**Request**
Which lines in the listing below contain the word "chair"? Pull out each one and copy it in full.

----- Records for this task -----

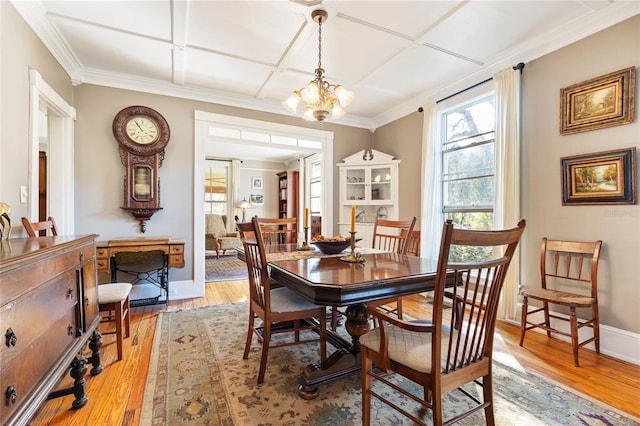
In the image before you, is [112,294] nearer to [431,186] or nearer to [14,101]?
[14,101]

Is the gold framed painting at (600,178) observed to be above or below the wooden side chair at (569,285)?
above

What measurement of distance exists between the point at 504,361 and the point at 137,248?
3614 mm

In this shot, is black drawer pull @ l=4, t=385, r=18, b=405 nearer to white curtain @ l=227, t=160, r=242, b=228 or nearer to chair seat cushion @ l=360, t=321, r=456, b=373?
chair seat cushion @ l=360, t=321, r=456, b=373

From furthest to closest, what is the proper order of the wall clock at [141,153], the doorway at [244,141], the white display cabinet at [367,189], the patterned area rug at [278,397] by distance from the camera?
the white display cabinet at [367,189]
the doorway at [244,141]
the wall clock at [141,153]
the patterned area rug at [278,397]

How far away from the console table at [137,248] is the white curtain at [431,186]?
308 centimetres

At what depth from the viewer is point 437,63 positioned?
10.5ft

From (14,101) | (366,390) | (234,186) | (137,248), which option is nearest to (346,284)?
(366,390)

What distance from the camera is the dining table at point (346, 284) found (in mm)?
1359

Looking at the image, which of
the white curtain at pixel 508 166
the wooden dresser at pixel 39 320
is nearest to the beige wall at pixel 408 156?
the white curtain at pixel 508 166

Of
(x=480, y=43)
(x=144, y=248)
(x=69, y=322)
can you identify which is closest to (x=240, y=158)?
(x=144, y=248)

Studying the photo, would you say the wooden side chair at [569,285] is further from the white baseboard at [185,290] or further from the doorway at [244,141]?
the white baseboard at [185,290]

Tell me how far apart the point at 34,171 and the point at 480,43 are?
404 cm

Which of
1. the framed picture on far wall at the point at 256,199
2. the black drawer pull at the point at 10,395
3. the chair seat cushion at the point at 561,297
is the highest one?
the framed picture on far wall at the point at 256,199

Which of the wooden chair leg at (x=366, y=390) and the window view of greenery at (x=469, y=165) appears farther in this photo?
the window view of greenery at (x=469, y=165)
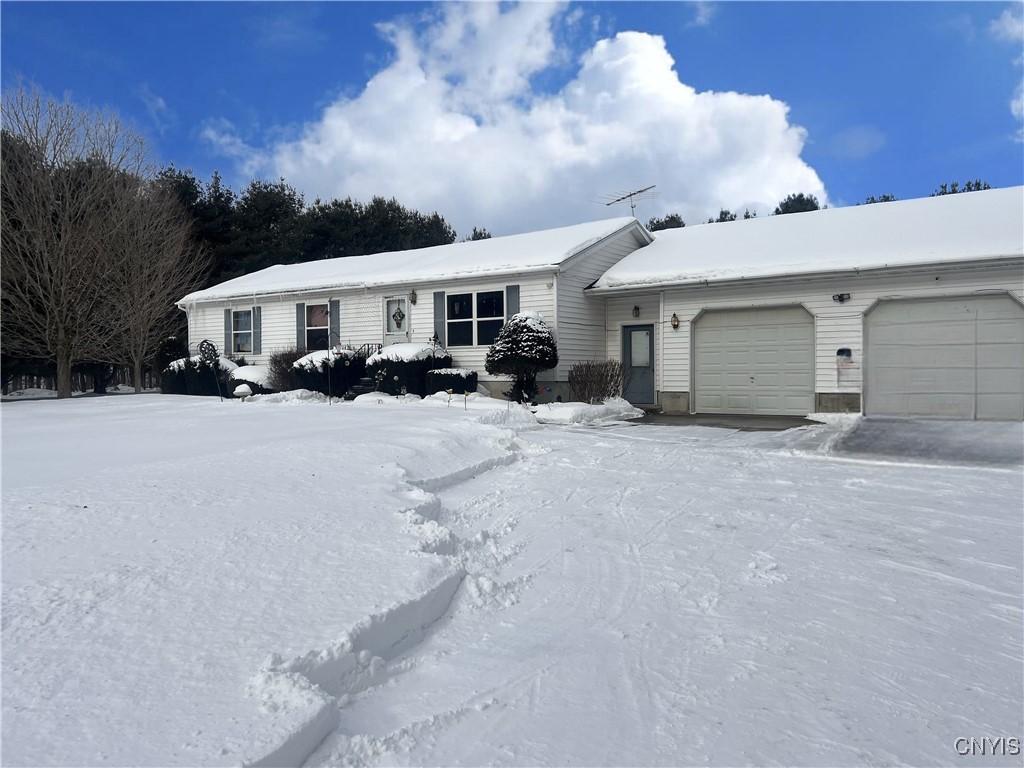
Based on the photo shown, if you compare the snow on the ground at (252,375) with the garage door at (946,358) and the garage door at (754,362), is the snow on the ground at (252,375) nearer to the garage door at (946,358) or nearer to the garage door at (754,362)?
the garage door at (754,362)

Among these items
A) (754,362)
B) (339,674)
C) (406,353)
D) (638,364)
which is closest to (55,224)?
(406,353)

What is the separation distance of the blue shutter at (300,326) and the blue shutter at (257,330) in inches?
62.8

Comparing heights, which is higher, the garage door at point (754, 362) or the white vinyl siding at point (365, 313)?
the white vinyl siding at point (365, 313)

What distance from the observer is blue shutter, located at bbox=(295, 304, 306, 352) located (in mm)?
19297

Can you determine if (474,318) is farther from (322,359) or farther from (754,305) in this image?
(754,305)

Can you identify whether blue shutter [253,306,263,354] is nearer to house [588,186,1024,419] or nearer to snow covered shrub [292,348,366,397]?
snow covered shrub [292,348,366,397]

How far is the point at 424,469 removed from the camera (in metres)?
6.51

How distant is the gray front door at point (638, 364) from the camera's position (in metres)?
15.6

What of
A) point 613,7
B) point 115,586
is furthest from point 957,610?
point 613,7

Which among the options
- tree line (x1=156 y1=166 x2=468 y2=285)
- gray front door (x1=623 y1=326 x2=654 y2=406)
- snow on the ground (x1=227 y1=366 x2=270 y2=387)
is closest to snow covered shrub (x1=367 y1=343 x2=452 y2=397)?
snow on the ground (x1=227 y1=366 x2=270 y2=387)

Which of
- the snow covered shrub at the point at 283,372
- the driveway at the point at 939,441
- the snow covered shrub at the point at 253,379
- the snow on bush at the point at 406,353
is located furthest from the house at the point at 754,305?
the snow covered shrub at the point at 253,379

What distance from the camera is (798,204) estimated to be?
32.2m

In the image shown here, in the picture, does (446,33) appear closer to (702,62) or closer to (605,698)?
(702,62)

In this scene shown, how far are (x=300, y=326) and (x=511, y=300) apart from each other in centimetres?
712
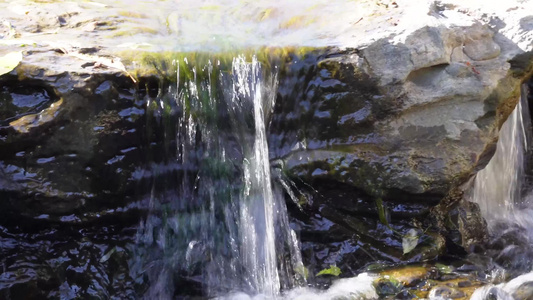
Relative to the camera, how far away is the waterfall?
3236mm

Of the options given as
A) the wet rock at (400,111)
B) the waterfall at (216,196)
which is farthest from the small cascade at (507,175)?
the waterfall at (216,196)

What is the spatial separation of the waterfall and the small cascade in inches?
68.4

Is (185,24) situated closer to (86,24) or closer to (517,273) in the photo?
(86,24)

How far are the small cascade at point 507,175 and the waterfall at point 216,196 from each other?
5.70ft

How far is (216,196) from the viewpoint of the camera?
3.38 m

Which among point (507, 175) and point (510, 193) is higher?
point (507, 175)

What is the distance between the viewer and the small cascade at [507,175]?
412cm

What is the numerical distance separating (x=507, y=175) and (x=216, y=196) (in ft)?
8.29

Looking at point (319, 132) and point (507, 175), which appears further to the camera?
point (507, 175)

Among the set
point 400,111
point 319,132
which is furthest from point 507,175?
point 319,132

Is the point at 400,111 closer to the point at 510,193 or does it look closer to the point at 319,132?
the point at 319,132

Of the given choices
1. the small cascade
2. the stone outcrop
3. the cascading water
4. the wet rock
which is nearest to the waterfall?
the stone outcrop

-----
----- Records for this task -----

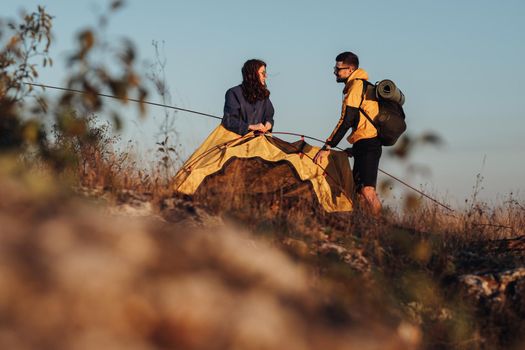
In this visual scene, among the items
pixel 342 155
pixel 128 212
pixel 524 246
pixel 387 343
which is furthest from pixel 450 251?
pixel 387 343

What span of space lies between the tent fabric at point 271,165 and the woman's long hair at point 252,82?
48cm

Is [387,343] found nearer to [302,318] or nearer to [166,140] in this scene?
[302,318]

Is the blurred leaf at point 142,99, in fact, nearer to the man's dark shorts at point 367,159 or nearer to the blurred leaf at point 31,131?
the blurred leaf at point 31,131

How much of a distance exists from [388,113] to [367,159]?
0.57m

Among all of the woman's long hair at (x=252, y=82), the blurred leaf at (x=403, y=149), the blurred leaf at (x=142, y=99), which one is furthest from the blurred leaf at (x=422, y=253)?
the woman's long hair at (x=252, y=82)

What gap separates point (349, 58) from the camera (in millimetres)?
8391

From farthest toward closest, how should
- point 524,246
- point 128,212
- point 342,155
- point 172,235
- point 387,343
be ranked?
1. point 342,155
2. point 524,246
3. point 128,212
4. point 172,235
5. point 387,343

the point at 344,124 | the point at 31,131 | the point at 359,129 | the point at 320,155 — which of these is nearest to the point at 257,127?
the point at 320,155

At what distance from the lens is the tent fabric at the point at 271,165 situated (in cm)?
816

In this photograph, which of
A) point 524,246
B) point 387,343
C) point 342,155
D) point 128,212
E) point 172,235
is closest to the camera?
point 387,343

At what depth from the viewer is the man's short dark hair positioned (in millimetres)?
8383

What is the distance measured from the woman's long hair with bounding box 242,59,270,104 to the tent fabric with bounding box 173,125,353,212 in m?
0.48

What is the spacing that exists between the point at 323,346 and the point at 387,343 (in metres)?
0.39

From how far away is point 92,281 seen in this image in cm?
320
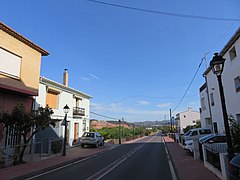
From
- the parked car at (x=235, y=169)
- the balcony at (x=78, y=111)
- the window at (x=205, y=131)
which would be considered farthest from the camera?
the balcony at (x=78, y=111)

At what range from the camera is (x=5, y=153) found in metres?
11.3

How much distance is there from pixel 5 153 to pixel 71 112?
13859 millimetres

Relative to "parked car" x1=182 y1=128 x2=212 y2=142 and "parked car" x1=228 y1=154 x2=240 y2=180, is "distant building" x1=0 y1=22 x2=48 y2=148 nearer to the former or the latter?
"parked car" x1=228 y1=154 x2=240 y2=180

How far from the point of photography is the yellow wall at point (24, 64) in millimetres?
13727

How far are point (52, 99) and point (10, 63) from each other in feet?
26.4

-----

**Exercise solution**
Is the gold framed painting at (600,178) observed to be above or below the wooden side chair at (569,285)?
In this shot, is black drawer pull @ l=4, t=385, r=18, b=405 nearer to white curtain @ l=227, t=160, r=242, b=228 or nearer to chair seat cushion @ l=360, t=321, r=456, b=373?
chair seat cushion @ l=360, t=321, r=456, b=373
Studying the photo, would you say the wooden side chair at [569,285] is further from the white baseboard at [185,290] or further from the doorway at [244,141]?
3. the chair seat cushion at the point at 561,297
Which of the wooden chair leg at (x=366, y=390) and the window view of greenery at (x=469, y=165) appears farther in this photo?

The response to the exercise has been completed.